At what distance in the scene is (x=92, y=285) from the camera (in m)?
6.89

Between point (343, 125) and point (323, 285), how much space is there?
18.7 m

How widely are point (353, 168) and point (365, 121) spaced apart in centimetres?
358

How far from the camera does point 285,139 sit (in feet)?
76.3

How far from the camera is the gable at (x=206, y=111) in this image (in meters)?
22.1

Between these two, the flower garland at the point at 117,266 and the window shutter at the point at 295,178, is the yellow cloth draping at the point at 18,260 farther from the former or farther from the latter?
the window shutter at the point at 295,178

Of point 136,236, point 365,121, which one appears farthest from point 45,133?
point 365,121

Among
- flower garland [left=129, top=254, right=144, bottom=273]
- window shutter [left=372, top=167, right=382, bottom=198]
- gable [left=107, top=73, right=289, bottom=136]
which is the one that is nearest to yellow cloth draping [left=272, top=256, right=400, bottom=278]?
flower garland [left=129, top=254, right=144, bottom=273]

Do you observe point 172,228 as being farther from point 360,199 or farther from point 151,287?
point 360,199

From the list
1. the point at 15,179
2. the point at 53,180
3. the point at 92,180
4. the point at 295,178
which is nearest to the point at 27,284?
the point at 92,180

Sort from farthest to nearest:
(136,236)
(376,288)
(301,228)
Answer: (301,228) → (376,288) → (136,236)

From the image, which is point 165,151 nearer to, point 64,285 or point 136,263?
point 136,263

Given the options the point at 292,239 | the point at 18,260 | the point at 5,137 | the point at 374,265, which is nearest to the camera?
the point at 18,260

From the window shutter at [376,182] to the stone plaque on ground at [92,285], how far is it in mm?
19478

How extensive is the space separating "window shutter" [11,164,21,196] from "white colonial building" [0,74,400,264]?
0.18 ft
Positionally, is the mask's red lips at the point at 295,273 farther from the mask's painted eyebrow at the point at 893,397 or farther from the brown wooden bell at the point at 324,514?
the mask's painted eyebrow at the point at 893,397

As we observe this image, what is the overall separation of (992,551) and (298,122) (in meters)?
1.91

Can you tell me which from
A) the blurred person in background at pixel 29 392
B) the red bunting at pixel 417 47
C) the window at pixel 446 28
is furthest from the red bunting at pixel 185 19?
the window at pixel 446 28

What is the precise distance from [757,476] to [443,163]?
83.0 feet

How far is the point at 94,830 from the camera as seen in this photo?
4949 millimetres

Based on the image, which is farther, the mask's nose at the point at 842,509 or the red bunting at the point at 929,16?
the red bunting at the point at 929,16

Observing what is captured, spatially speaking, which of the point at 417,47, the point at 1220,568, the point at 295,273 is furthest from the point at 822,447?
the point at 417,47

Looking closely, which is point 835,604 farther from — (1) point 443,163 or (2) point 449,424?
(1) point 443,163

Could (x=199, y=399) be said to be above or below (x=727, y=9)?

------------

Treść zadania: Czy możesz przepisać wszystkie powyższe wpisy dokładnie tak, jak brzmią?

Pełna odpowiedź:
At what distance in the scene is (x=92, y=285) from the camera (in m)?
6.89

Between point (343, 125) and point (323, 285), how much space is there?
18.7 m

How widely are point (353, 168) and point (365, 121) spaced apart in centimetres?
358

How far from the camera does point 285,139 sit (in feet)?
76.3

How far from the camera is the gable at (x=206, y=111) in this image (in meters)?
22.1

Between these two, the flower garland at the point at 117,266 and the window shutter at the point at 295,178, is the yellow cloth draping at the point at 18,260 farther from the former or farther from the latter?
the window shutter at the point at 295,178

Of point 136,236, point 365,121, which one appears farthest from point 45,133?
point 365,121

Among
- flower garland [left=129, top=254, right=144, bottom=273]
- window shutter [left=372, top=167, right=382, bottom=198]
- gable [left=107, top=73, right=289, bottom=136]
which is the one that is nearest to yellow cloth draping [left=272, top=256, right=400, bottom=278]?
flower garland [left=129, top=254, right=144, bottom=273]

Do you observe point 172,228 as being farther from point 360,199 or farther from point 151,287?
point 360,199

From the list
1. the point at 15,179
2. the point at 53,180
3. the point at 92,180
4. the point at 295,178
which is nearest to the point at 27,284?
the point at 92,180

Sort from farthest to nearest:
(136,236)
(376,288)
(301,228)
Answer: (301,228) → (376,288) → (136,236)

From the image, which is point 165,151 nearer to, point 64,285 or point 136,263?
point 136,263

Given the options the point at 292,239 | the point at 18,260 | the point at 5,137 | the point at 374,265, which is nearest to the camera?
the point at 18,260

From the window shutter at [376,182] to the stone plaque on ground at [92,285], how far is it in mm?
19478

How extensive is the space separating "window shutter" [11,164,21,196] from "white colonial building" [0,74,400,264]?
0.18 ft
Positionally, is the mask's red lips at the point at 295,273 farther from the mask's painted eyebrow at the point at 893,397 or farther from the brown wooden bell at the point at 324,514?
the mask's painted eyebrow at the point at 893,397

As we observe this image, what is the overall separation of (992,551) and (298,122) (in meters)?
1.91

Can you tell me which from
A) the blurred person in background at pixel 29 392
B) the red bunting at pixel 417 47
C) the window at pixel 446 28
is furthest from the red bunting at pixel 185 19?
the window at pixel 446 28

What is the precise distance from [757,476] to [443,163]?
83.0 feet

How far is the point at 94,830 from the camera as seen in this photo?
4949 millimetres

Based on the image, which is farther, the mask's nose at the point at 842,509 or the red bunting at the point at 929,16?
the red bunting at the point at 929,16

Observing what is captured, spatially speaking, which of the point at 417,47, the point at 1220,568, the point at 295,273 is furthest from the point at 822,447?
the point at 417,47

Looking closely, which is point 835,604 farther from — (1) point 443,163 or (2) point 449,424?
(1) point 443,163

Could (x=199, y=399) be said to be above or below (x=727, y=9)?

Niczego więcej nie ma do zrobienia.